The purpose of DDEX (pronounced "dee-dex") is to establish standards for the meta-data in digital music files, mainly for sales and rights-tracking purposes.
Founding members of the consortium include artists' rights group ASCAP, Sony BMG Music Entertainment, Warner Music Group, Universal Music Group and EMI Music, as well as several other music rights societies and agencies from the U.S., U.K. and Europe. Apple Computer, Microsoft and RealNetworks, which all provide digital music services, are also charter members.
"What we hope to accomplish is a foundation or baseline so that information about music and songs are going to be transmitted more efficiently," Chris Amenita, senior vice president of ASCAP, told CNET News.com. "Sort of like what the credit card industry did a number of years ago when they standardized their numerics."
As it stands now, content providers, publishing houses and digital music services have no standard way to deliver or receive information on the sales of music downloads. The record labels report to publishing houses when they release music files to music services in their own proprietary way. Each music service in turn reports the sales of specific digital music files to the publishing houses and content providers in their own format.
DDEX seeks to establish a standard format and tracking system for the meta-data attached to digital music files.
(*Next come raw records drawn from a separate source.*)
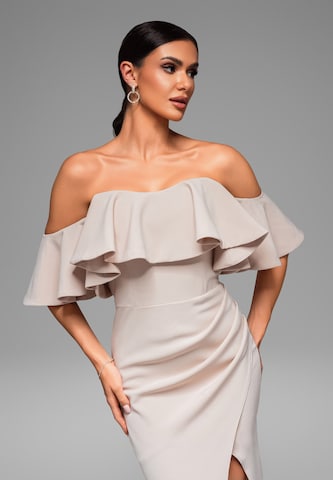 Ombre Evening dress in Beige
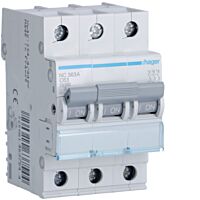 Jistič 3 pól. 63A, char.C, 10 kA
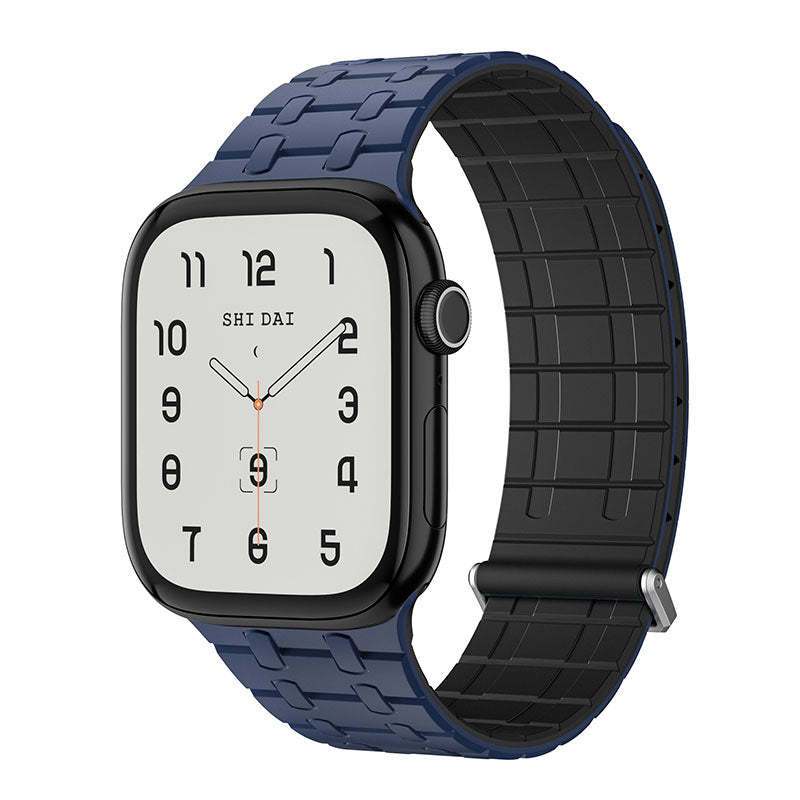 "Dual-tone" Magnetic Silicone Loop Watch For Apple Watch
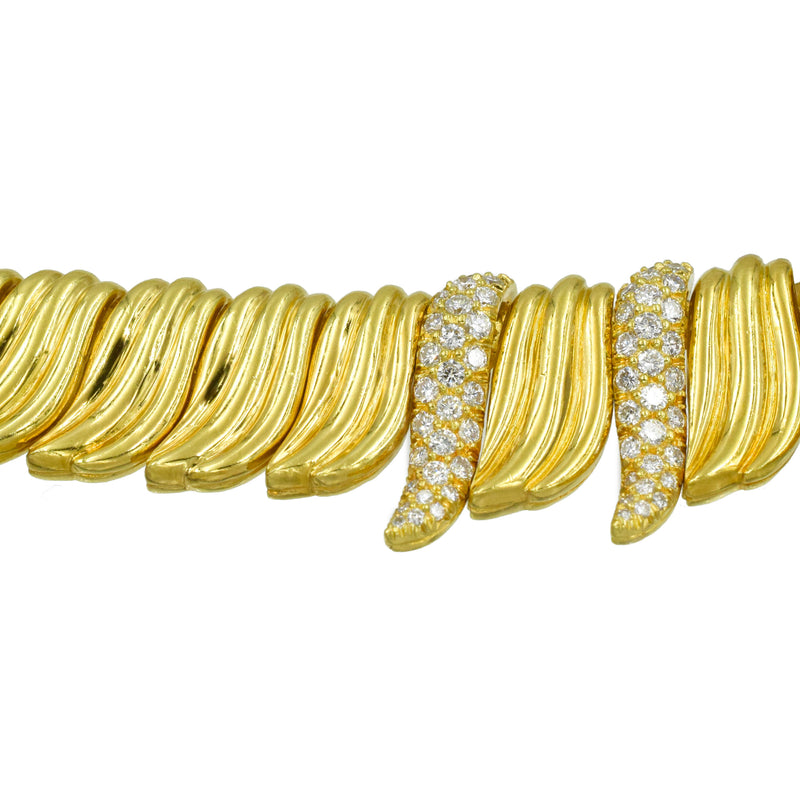 Elegant 10ct Diamond & 18k Yellow Gold Necklace
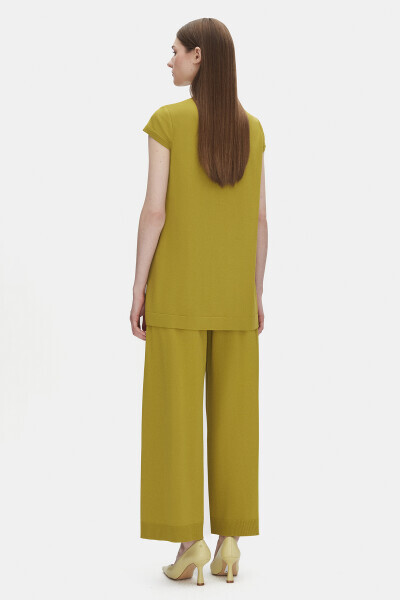 Kolsuz Basic Triko Olive Tunik - 11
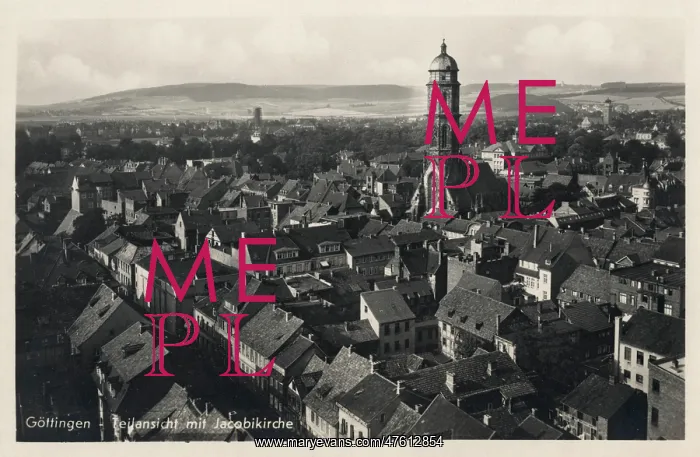  : General view of Gottingen, Germany
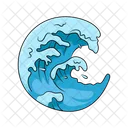 Onda Mar Agua Icon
Once the standard is established, identification of rights owners, sales and royalty information will be relayed in the same manner for all legally distributed music.
"Optimistically, it would be great if we could have something by the end of the year," Amenita said. "But with so many parties involved you have to be realistic."
In addition to streamlining rights reporting and sales, a long-term goal for DDEX is to eventually standardize the meta-data consumers use to digitally sort and organize their music.
That would mean that information such as artist name, track labels and other related content would appear in a standard format across devices and music programs.